As a small child, I loved the fact that American flags lined the streets, schools let out, banks closed and people wore little red poppies on their lapels for MY birthday. The solemnity of the day escaped me. It was only as I grew older that I came to realize the true, national significance of the date.
This year, as we celebrate Veterans Day, we’re faced with one of those good news/bad news scenarios. The good news is we’ve just learned that 40,000 of our troops may be coming home from deployments in Iraq. The bad news, as I understand it, is that with our current staggering unemployment statistics, we don’t know what type of private-sector jobs will be available to those veterans so they can support themselves and their families.

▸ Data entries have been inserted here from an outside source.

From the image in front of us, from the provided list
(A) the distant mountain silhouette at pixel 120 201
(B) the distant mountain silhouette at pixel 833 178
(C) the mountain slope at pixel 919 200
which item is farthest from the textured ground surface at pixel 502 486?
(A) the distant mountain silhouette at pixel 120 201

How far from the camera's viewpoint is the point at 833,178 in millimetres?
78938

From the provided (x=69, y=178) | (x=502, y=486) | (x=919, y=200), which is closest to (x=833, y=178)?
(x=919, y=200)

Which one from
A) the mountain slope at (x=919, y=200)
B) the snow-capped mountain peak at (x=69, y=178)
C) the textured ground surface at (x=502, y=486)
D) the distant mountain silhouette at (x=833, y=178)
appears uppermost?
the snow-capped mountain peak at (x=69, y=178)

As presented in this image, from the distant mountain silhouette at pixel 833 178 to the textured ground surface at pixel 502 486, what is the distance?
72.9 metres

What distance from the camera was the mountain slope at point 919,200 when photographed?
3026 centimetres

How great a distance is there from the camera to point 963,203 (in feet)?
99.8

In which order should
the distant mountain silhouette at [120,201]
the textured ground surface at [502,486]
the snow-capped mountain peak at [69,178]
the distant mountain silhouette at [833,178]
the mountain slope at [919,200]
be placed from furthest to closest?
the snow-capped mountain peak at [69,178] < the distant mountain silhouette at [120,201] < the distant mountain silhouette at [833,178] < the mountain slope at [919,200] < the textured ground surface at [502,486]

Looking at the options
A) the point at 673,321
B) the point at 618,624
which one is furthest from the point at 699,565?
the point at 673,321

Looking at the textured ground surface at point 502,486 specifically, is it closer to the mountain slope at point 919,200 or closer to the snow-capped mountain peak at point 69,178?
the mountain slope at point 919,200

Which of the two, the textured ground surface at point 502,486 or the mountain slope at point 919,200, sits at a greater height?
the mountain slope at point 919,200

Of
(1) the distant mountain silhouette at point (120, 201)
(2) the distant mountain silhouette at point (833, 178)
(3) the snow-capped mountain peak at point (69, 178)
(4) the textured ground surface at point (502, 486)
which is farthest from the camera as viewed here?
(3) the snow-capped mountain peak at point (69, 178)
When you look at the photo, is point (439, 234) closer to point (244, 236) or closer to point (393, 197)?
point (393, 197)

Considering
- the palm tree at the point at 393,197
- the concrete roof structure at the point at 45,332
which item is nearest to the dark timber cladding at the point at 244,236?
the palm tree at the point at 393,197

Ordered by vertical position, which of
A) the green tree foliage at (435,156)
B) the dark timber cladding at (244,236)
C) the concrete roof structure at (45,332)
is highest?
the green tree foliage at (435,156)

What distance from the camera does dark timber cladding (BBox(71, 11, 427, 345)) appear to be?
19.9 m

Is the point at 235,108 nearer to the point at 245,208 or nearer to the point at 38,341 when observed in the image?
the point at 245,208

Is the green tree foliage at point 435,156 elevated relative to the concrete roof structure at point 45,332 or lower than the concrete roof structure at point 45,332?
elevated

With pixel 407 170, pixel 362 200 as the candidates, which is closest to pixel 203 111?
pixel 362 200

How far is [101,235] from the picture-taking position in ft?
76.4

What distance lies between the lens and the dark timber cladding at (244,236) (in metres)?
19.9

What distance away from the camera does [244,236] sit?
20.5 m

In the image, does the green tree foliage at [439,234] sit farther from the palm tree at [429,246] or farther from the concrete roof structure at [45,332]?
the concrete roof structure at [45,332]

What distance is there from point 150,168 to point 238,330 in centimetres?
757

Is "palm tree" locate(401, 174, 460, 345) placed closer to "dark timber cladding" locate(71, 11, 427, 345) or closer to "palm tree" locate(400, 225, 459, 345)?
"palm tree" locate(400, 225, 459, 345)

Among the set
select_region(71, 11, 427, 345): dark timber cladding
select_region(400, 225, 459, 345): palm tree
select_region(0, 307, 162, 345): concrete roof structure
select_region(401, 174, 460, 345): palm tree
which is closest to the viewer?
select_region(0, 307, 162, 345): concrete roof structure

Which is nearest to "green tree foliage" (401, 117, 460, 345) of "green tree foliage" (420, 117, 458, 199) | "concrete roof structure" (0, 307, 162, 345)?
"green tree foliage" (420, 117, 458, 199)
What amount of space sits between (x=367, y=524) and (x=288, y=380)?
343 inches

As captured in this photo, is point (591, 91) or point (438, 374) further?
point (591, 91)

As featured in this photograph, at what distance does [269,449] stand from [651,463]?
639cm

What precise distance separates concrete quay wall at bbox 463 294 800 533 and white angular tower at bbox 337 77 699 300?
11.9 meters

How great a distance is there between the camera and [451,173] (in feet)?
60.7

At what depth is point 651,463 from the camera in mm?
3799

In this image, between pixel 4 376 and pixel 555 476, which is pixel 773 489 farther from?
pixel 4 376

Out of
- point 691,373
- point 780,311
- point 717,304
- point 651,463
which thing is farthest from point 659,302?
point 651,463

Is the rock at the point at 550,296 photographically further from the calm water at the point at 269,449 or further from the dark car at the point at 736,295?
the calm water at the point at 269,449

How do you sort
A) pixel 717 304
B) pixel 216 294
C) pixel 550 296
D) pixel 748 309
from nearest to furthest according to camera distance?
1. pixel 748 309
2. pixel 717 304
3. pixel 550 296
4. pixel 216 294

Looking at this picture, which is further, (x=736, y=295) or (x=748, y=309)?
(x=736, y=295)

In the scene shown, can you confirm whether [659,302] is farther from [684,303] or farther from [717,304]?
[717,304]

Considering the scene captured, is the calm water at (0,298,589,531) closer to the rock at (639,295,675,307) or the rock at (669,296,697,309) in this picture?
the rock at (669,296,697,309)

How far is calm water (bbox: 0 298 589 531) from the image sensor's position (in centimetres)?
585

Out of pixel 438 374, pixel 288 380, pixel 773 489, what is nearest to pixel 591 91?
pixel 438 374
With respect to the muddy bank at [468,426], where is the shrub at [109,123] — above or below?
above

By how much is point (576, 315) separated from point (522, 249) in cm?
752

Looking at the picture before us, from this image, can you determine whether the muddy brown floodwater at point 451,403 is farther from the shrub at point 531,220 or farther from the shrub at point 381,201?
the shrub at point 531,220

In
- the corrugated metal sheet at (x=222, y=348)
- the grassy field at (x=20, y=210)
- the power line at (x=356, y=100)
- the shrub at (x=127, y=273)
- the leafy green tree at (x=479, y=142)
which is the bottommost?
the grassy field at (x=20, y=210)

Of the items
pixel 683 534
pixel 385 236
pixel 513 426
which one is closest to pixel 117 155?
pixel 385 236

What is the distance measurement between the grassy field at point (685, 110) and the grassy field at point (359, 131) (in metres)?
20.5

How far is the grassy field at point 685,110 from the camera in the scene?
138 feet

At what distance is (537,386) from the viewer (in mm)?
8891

Most military veterans reading this column can probably relate: As troops have come home from earlier conflicts, they’ve typically brought with them a range of skills that could translate easily into civilian positions. Things have changed, though. With fewer jobs to be had these days—and so many of the ones that are posted requiring higher-tech training and skills than in the past—people are beginning to whisper about the possibility of even uglier unemployment rates than we’re looking at now.
Lest we forget, our politicians are on the job—or at least they say they are. As I write this piece (on Halloween), something called the Veterans Opportunity to Work Act is still trying to wend its way through Congress and onto the President’s desk. In addition, I heard this morning that the President, as part of his “We Can’t Wait” strategy, is trying to work out something that would match around 8000 veterans with healthcare jobs. All well and good, but the point is things don’t seem to be moving quickly enough for countless vets who have already come home—from Iraq, Afghanistan, even Vietnam—not to mention the thousands that are expected to return by Christmas. For now, it’s probably going to be up to the private sector to get the job done. This month’s “Viewpoint” column (page 56) comes from Mike Putz, the president/CFO of a company trying to do just that: Energy Veterans, Inc.©
Based in Mount Prospect, IL, Energy Veterans is fighting to put veterans back to work in energy-sector jobs. It’s an example of good people coming together with a good idea and making it work for those who have served our country well—and who deserve much more from us as a nation than we seem to be providing, in many cases.
As Mike notes, Energy Veterans is just a small player in a big job market. To that, I say, what the hey: It’s going to take a lot of players—big and small—to overcome the challenges our nation is facing on the jobs front. If you know of other companies and organizations that are working to help fight this war, please let me know. We want to put a spotlight on them as well.
In the meantime, I trust you’ll join with me in celebrating all of our veterans—and everything that Veterans Day is really about—every day of the year!